Vue de la sculpture et des esquisses pour les fresques du projet de mausolée à Ostie, exposées dans la Chiesa del Carmine. © Salomé Legrand

En s’intéressant de plus près aux œuvres exposées, le visiteur est frappé par la multiplicité des média utilisés : l’artiste s’est formé dans différents domaines et sont exposés des toiles en grand format, des bustes, de nombreuses esquisses mais aussi le projet du complexe autour du mausolée de Pasolini à Ostie, des partitions et de la musique ainsi que des maquettes. Toutes ces œuvres ont trait à Pasolini, sa vie, son œuvre et sa mort.
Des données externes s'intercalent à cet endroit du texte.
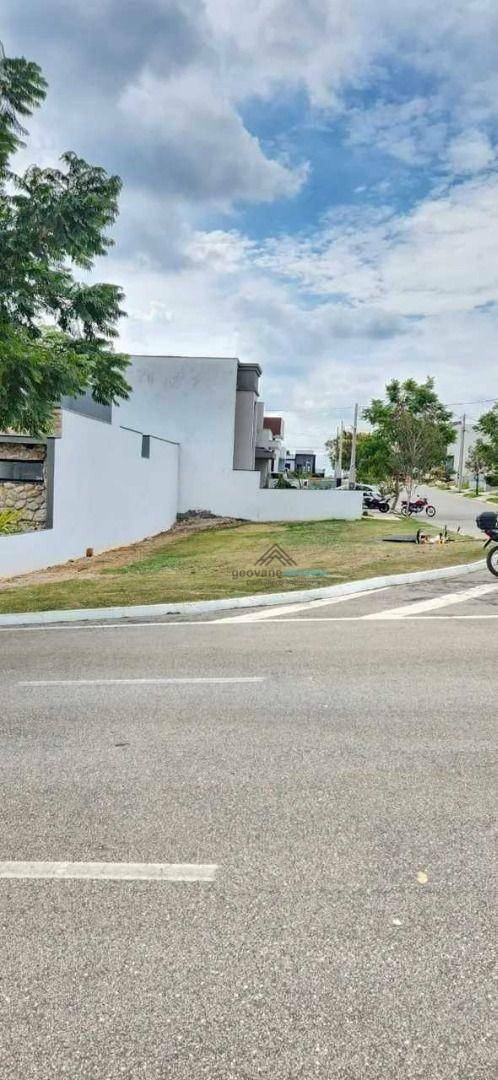 Loteamento e Condomínio, 178 m² - Foto 3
Au sein même des œuvres, le style de l’artiste frappe particulièrement par son hyperréalisme : les esquisses exposées permettent de comprendre les études poussées de l’anatomie, savamment représentée dans les tableaux. Le corpus des tableaux et de la sculpture grandeur nature (exposée dans la Chiesa del Carmine) présentent eux aussi des points communs : la position du corps de Pasolini, la chute et l’ombre rendue par le corps sur le sol sont des motifs récurrents – le corps et son ombre ne sont pas sans rappeler la découverte du corps de P.P.P., le 2 novembre 1975. La source de lumière dans les peintures de Verlato provient souvent des phares des voitures qui y sont représentées et qui ne sont pas, encore une fois, sans rappeler l’assassinat de Pasolini.
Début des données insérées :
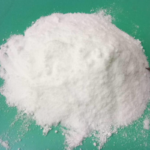 Sodium Tripolyphosphate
Assassinio di P.P.P., Nicola Verlato. © Salomé Legrand

Le style assumé, très inspiré par les grands maitres italiens comme Caravage pour la lumière ou Michel-Ange pour les recherches anatomiques, renvoie à l’apprentissage du peintre fait dans le milieu monastique. De plus, cette dynamique de production est revendiquée par l’artiste lui-même, Nicola Verlato, comme une volonté de s’extirper du fonctionnement actuel du monde de l’art et son côté mercantile exacerbé : l’artiste produit des œuvres qui se veulent avoir un sens social, une réflexion et non pas une valeur marchande par-dessus tout.
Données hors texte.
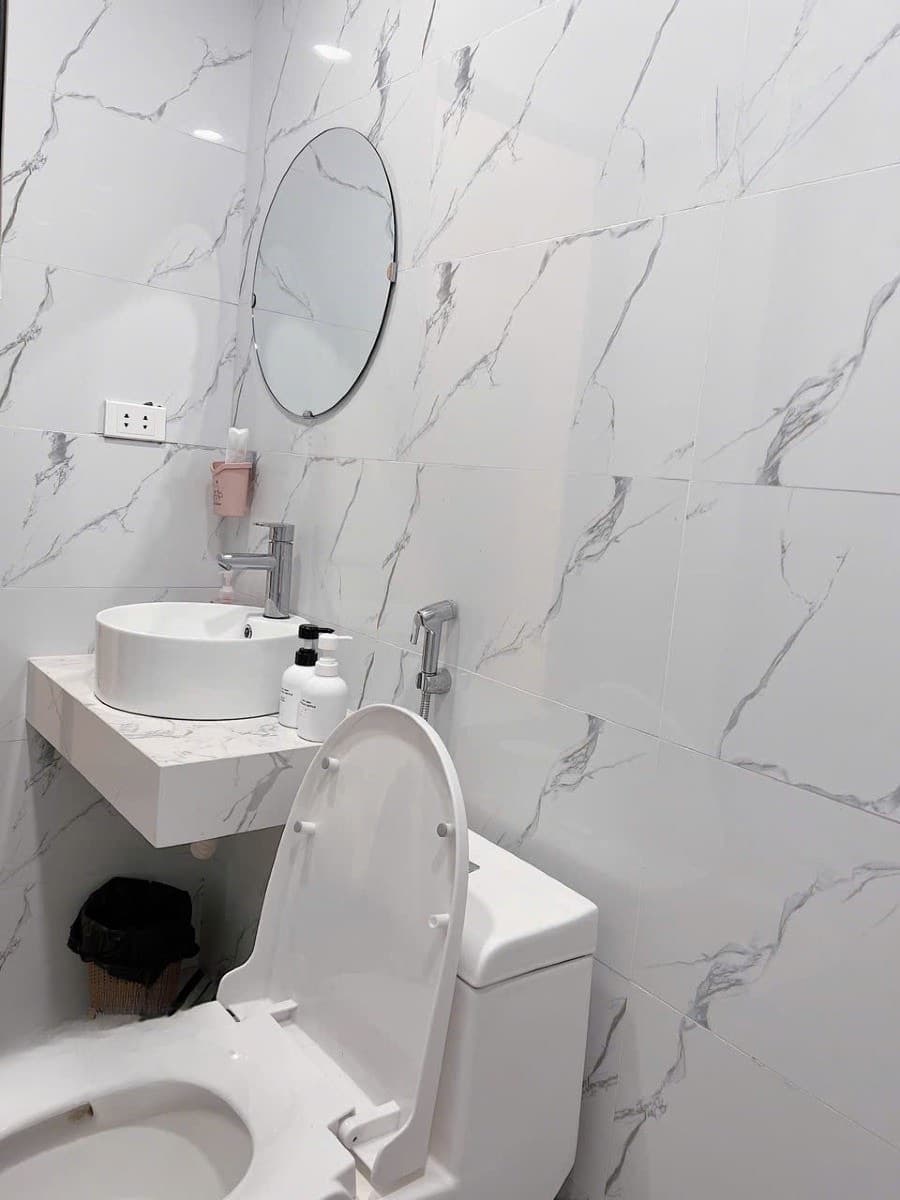 Wanderlust 602TS - 10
Hostia, Nicola Verlato. © Salomé Legrand

Il m’a fallu deux visites de l’exposition pour comprendre son aspect total et le poids qu’elle porte, surtout en tant que personne étrangère qui ne mesure pas pleinement l’importance, l’influence de P.P.P. à Matera mais de manière plus générale dans toute la société italienne. L’histoire de sa mort est entourée de mystère encore près de cinquante ans après et les œuvres de Nicola Verlato savent retranscrire avec brio l’ombre qui règne encore autour de cet évènement, mais aussi et surtout la figure emblématique, presque christique par moment, de l’homme de culture et de politique qu’était Pier Paolo Pasolini.